• Work instruction 1:
Do these statements agree with the Hits Radio Oxfordshire article? For each, answer yes or no and quote the deciding words.
(a) The station broadcasts from studios in Segensworth in Fareham.
(b) Its local weekday programme runs for four hours.
(c) As of September 2024, its weekly audience is 27,000.
• Work instruction 2: Quote the Hits Radio Oxfordshire article word for word, everything from "As Jack 2 Hits, it" down to "The Oxford Channel.".

Hits Radio Oxfordshire

Fareham; United Kingdom;
- Broadcast area: Oxfordshire
- Frequency: FM: 107.9 MHz DAB: 10B (Oxfordshire)
- Branding: Oxfordshire's Hits Radio The Biggest Hits, The Biggest Throwbacks Across Oxfordshire

Programming
- Format: CHR/Pop
- Network: Hits Radio

Ownership
- Owner: Bauer Media Audio UK
- Sister stations: Greatest Hits Radio Oxfordshire

History
- First air date: 14 February 1997 (as Oxygen 107.9) Late 2000 (as Fusion 107.9) 2003 (as Passion 107.9) 2006 (Oxford's FM 107.9) 18 August 2010 (as Glide FM) 20 August 2013 (as JACKfm 2) 30 October 2023 (as Hits Radio Oxfordshire)

Links
- Website: Hits Radio Oxfordshire

= Hits Radio Oxfordshire =

Hits Radio Oxfordshire, formerly known most recently as Jack 2 Hits and Jack 3 Chill, is an Independent Local Radio station broadcasting in Oxfordshire, England on FM and the Oxfordshire DAB multiplex, as part of the Hits Radio network. It is owned and operated by Bauer Media Audio UK.

The station broadcasts to Oxfordshire from studios outside its broadcast area, in Segensworth in Fareham. It shares a local three hour weekday programme presented by Jono Holmes with Hits Radio Dorset and the DAB only Hits Radio South Coast.

As Jack 2 Hits, it was available in Surrey and Hampshire on DAB and online until April 2020. It also broadcast on FM in Oxfordshire on 107.9FM until it was switched to Jack 3 Chill in 2020 which it remained until it was closed and replaced by Hits Radio.

Hits Radio Oxfordshire competes with Heart South, BBC Radio Oxford, First FM and sister station Greatest Hits Radio, as well as some online community radio and DAB stations in Oxfordshire.

Previously known under a variety of names and formats since its inception in 1997 (see history), most recently Jack 3 Chill, the station launched in its current incarnation on 29 October 2023.

Before moving to Eynsham, Oxfordshire in March 2019, the station was based at 270 Woodstock Road in north Oxford – formerly the site of Six TV – The Oxford Channel.

As of September 2024, the station broadcasts to a weekly audience of 27,000, according to RAJAR. Jack 2 Hits DAB feed closed on 30 October 2023.

• Material provided:
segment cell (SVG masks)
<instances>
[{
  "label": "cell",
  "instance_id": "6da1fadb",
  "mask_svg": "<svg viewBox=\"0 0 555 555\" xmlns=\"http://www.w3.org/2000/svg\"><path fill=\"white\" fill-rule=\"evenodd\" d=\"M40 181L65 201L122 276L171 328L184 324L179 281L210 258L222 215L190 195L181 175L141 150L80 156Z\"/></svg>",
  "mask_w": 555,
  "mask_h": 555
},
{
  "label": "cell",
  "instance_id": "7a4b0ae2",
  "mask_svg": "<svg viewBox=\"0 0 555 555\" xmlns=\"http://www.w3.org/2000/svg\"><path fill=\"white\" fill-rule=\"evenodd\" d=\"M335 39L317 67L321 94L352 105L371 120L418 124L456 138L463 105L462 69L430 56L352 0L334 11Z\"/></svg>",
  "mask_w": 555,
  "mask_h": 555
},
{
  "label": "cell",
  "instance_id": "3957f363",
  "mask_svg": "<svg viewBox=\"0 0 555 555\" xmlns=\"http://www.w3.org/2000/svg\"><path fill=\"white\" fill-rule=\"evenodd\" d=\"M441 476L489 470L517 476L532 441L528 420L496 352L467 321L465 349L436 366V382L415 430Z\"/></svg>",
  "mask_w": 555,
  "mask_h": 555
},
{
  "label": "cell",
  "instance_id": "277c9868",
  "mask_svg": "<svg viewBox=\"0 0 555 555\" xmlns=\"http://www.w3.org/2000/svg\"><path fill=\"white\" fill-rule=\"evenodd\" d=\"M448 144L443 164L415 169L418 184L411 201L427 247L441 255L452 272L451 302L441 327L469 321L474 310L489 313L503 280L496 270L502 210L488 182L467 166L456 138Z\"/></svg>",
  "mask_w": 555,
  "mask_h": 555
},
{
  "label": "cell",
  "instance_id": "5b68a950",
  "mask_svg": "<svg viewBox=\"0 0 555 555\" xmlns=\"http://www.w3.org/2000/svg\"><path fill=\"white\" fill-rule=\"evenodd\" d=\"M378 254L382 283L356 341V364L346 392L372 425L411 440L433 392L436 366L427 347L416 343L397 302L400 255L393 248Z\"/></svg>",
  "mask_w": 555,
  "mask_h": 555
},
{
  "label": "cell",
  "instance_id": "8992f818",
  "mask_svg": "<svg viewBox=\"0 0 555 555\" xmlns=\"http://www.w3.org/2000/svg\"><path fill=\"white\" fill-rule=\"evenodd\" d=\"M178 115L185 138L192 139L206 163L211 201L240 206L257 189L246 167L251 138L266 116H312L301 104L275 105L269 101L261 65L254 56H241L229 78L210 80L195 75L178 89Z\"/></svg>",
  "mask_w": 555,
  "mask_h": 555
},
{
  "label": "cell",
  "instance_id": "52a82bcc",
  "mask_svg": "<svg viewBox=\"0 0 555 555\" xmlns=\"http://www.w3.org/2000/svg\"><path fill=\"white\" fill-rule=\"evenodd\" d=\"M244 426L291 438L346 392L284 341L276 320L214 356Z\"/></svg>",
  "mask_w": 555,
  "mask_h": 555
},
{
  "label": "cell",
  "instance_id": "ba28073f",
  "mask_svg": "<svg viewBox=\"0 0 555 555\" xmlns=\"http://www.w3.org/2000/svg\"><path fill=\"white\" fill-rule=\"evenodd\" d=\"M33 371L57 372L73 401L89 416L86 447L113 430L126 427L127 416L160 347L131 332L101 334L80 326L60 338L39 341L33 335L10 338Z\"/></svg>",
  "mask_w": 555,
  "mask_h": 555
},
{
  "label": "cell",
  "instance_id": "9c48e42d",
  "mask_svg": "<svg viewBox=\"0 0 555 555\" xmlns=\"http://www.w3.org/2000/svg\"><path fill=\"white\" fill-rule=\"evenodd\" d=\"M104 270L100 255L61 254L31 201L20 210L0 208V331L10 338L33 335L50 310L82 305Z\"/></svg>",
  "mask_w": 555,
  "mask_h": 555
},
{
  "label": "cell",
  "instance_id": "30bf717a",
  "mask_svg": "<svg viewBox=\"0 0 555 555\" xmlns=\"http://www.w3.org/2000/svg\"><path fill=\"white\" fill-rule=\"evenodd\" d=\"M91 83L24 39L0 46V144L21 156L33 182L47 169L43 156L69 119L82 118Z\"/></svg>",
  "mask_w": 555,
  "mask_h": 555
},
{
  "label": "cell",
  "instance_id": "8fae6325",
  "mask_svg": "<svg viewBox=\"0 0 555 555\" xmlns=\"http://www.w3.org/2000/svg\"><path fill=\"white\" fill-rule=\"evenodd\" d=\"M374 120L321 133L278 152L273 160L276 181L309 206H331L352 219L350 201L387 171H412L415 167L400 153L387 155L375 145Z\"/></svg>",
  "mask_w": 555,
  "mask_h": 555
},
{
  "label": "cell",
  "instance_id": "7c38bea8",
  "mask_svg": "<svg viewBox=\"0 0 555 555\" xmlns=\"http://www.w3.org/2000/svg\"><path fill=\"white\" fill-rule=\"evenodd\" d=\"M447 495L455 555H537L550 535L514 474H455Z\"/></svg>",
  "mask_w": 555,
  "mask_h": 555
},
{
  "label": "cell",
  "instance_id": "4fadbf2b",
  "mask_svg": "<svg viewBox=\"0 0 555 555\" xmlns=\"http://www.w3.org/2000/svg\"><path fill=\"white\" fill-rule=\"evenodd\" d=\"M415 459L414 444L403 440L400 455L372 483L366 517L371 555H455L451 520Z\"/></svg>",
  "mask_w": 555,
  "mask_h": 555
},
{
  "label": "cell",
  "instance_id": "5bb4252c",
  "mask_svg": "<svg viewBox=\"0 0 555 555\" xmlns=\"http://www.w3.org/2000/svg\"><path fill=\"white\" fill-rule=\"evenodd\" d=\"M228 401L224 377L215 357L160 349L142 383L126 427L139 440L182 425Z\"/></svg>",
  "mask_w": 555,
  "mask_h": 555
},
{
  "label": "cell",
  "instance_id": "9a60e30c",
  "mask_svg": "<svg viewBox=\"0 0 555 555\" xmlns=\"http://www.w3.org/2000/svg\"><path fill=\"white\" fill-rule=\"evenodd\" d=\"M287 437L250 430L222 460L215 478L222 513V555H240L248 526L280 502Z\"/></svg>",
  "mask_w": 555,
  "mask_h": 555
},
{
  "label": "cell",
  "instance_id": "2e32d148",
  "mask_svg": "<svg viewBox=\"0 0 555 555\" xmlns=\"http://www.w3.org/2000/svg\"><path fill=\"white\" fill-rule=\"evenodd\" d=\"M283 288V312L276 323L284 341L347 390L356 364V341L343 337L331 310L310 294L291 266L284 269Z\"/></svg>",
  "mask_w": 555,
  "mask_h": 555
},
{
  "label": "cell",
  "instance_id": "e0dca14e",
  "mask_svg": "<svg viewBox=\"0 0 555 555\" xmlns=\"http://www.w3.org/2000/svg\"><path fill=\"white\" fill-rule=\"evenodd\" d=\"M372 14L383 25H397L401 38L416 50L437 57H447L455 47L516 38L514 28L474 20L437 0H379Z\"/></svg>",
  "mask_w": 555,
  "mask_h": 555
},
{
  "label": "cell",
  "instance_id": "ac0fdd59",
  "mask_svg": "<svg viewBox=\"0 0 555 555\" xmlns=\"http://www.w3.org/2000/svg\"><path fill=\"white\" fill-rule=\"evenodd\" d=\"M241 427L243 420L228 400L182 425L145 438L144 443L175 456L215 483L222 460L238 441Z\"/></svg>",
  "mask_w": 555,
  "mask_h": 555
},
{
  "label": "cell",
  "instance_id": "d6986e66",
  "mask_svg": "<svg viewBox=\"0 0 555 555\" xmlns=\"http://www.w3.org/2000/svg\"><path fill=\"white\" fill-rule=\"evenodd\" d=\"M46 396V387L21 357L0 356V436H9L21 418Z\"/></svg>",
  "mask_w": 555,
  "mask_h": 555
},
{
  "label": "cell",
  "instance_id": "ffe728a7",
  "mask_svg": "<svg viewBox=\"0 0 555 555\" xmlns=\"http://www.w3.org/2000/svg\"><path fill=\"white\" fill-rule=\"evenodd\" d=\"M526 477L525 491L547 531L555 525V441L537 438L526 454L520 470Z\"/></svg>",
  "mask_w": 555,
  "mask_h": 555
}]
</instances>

• Worked solution 1:
(a) Yes: "from studios outside its broadcast area, in Segensworth in Fareham"
(b) No: "a local three hour weekday programme presented by Jono Holmes"
(c) Yes: "the station broadcasts to a weekly audience of 27,000, according to RAJAR"

• Worked solution 2:
As Jack 2 Hits, it was available in Surrey and Hampshire on DAB and online until April 2020. It also broadcast on FM in Oxfordshire on 107.9FM until it was switched to Jack 3 Chill in 2020 which it remained until it was closed and replaced by Hits Radio.

Hits Radio Oxfordshire competes with Heart South, BBC Radio Oxford, First FM and sister station Greatest Hits Radio, as well as some online community radio and DAB stations in Oxfordshire.

Previously known under a variety of names and formats since its inception in 1997 (see history), most recently Jack 3 Chill, the station launched in its current incarnation on 29 October 2023.

Before moving to Eynsham, Oxfordshire in March 2019, the station was based at 270 Woodstock Road in north Oxford – formerly the site of Six TV – The Oxford Channel.